[YOUR TASK] Restate all entries word for word, minus pictures.

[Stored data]
※ ※ ※

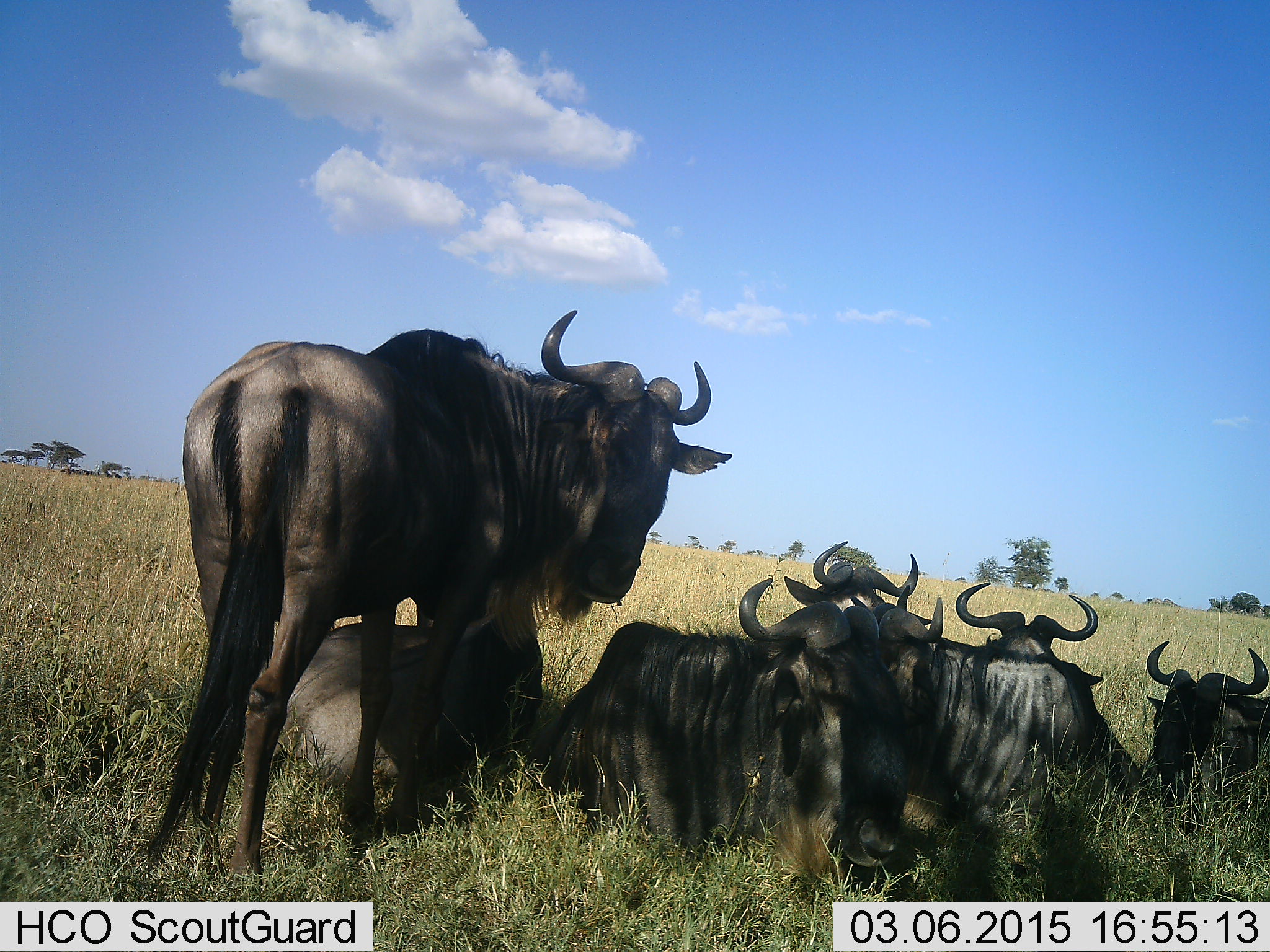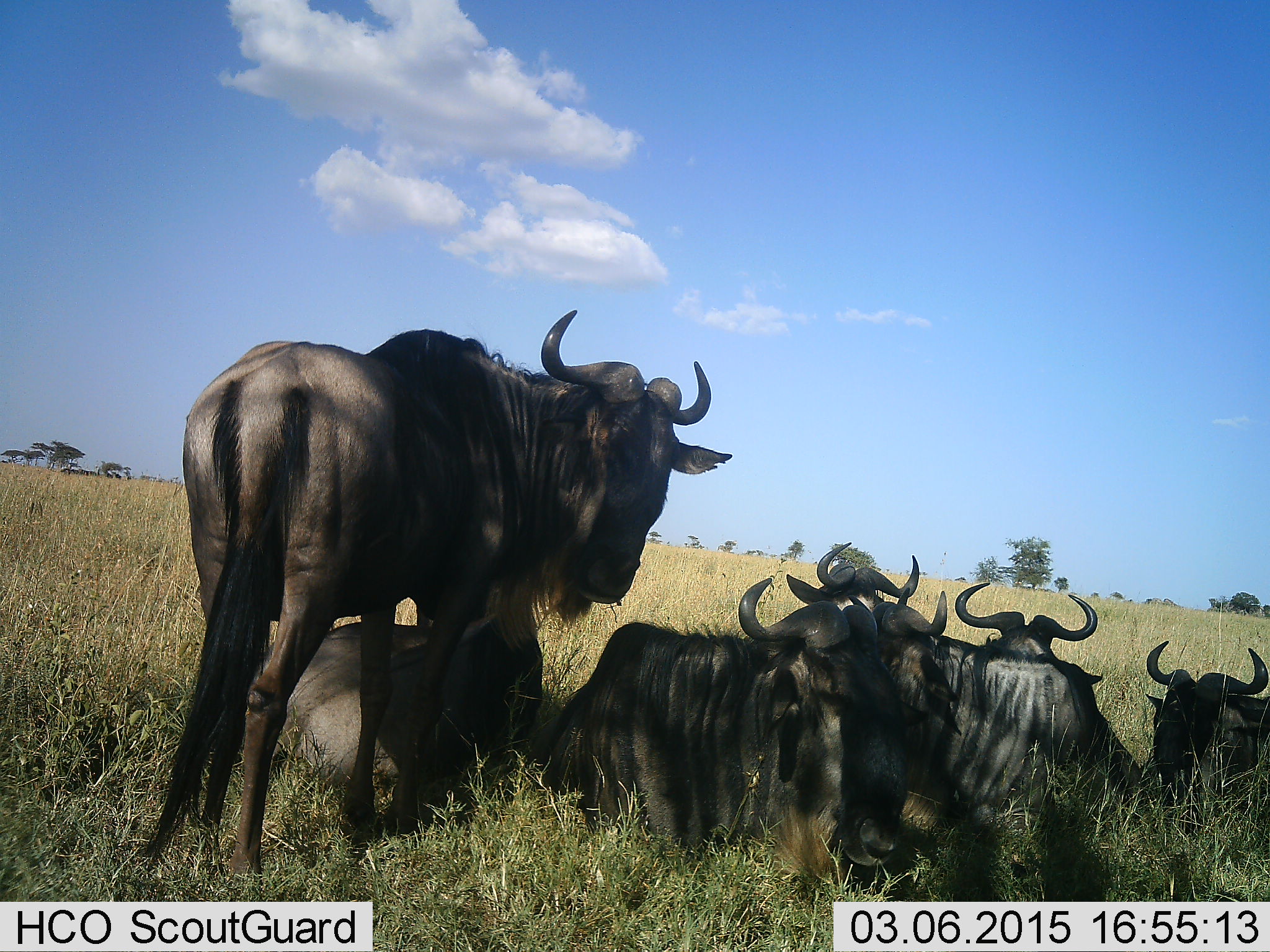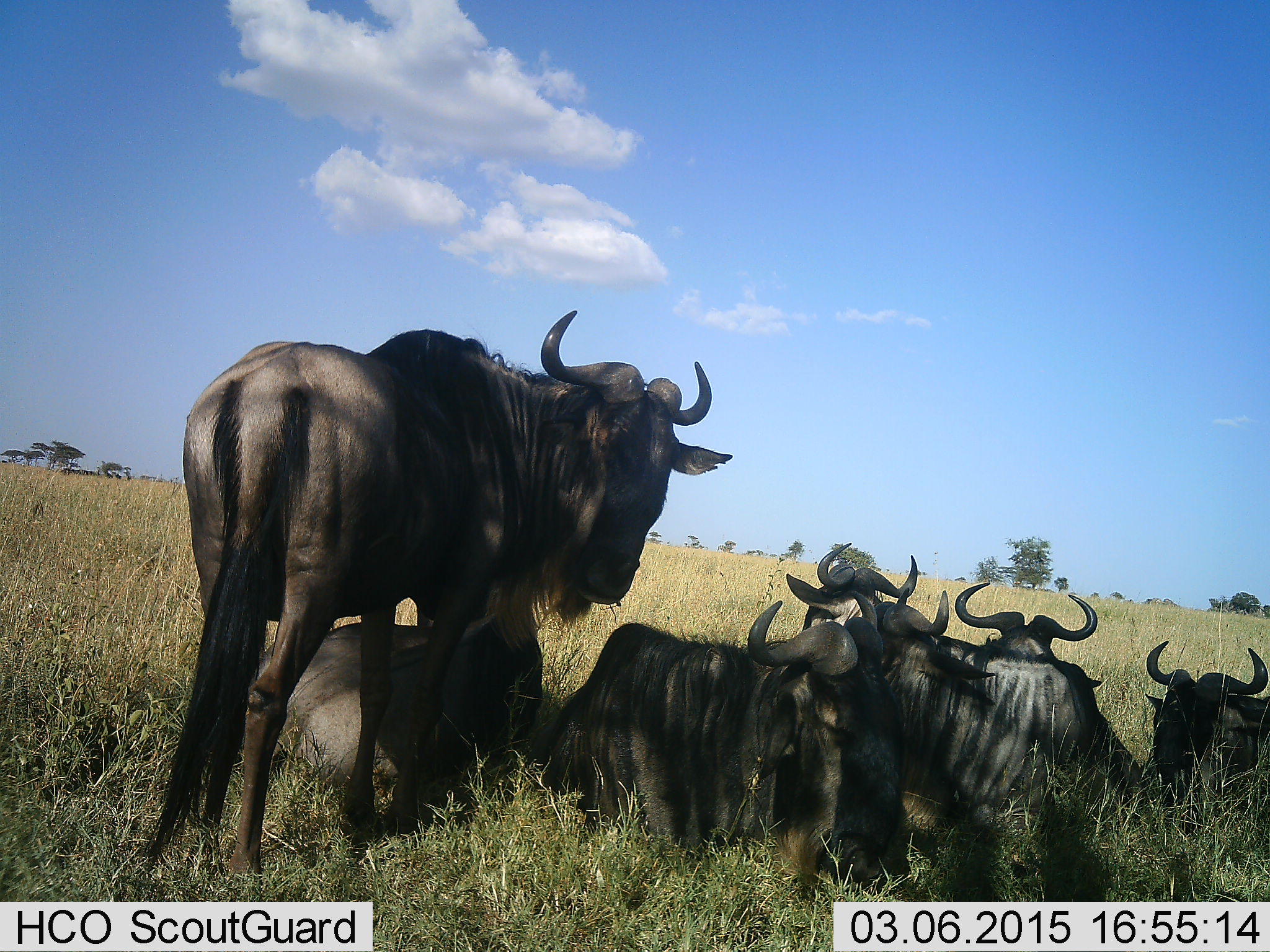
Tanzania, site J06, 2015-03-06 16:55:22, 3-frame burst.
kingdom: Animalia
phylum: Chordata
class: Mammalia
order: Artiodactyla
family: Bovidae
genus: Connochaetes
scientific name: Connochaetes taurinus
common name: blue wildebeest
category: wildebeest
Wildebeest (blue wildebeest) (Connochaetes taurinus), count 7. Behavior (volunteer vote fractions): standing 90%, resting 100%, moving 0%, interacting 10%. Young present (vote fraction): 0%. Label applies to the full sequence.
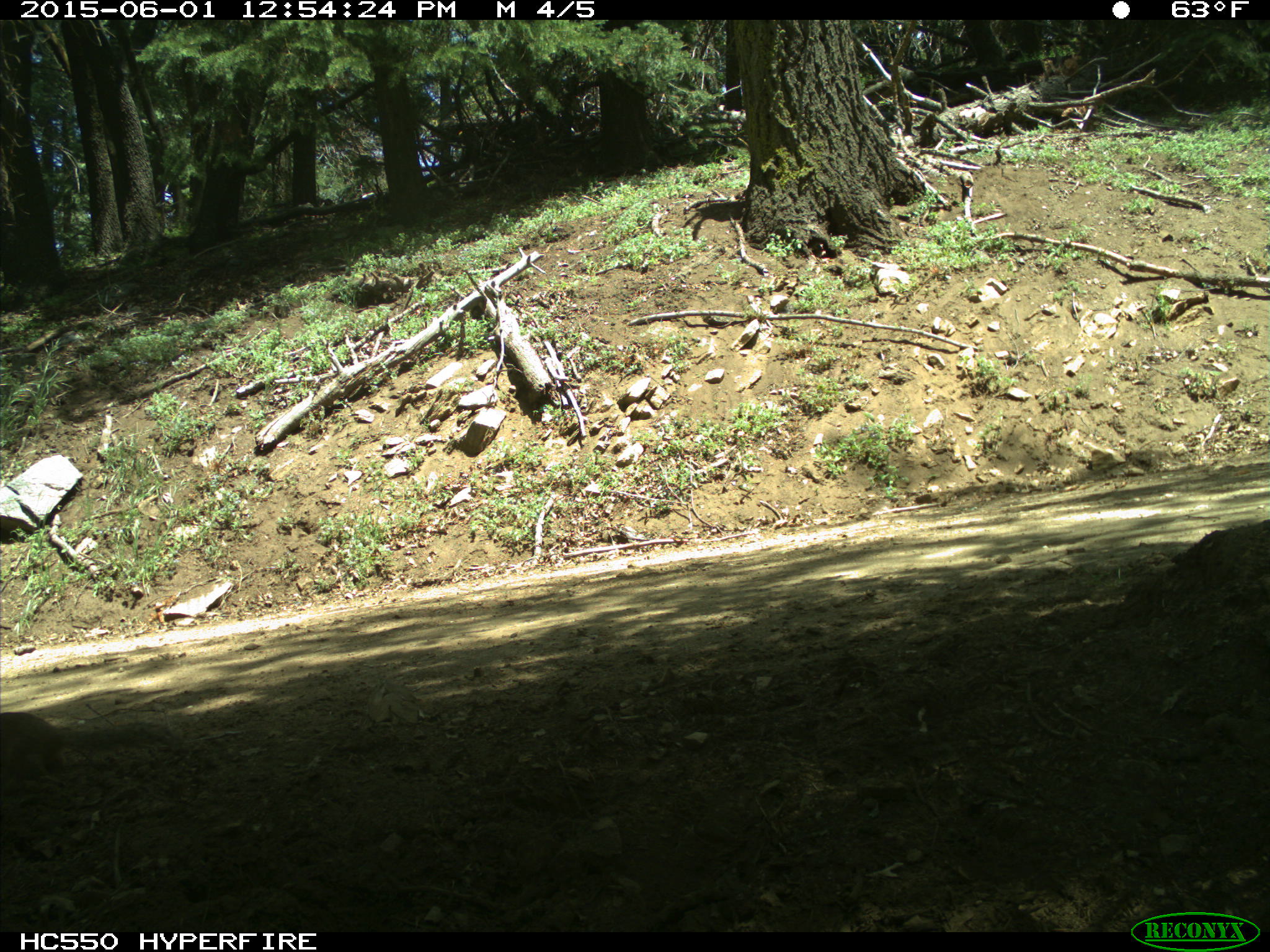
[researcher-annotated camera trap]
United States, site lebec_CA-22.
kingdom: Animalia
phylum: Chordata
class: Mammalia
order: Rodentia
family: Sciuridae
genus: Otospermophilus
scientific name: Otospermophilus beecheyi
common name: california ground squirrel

※ ※ ※

[WRITTEN ANSWER]
Tanzania, site J06, 2015-03-06 16:55:22, 3-frame burst.
kingdom: Animalia
phylum: Chordata
class: Mammalia
order: Artiodactyla
family: Bovidae
genus: Connochaetes
scientific name: Connochaetes taurinus
common name: blue wildebeest
category: wildebeest
Wildebeest (blue wildebeest) (Connochaetes taurinus), count 7. Behavior (volunteer vote fractions): standing 90%, resting 100%, moving 0%, interacting 10%. Young present (vote fraction): 0%. Label applies to the full sequence.
[researcher-annotated camera trap]
United States, site lebec_CA-22.
kingdom: Animalia
phylum: Chordata
class: Mammalia
order: Rodentia
family: Sciuridae
genus: Otospermophilus
scientific name: Otospermophilus beecheyi
common name: california ground squirrel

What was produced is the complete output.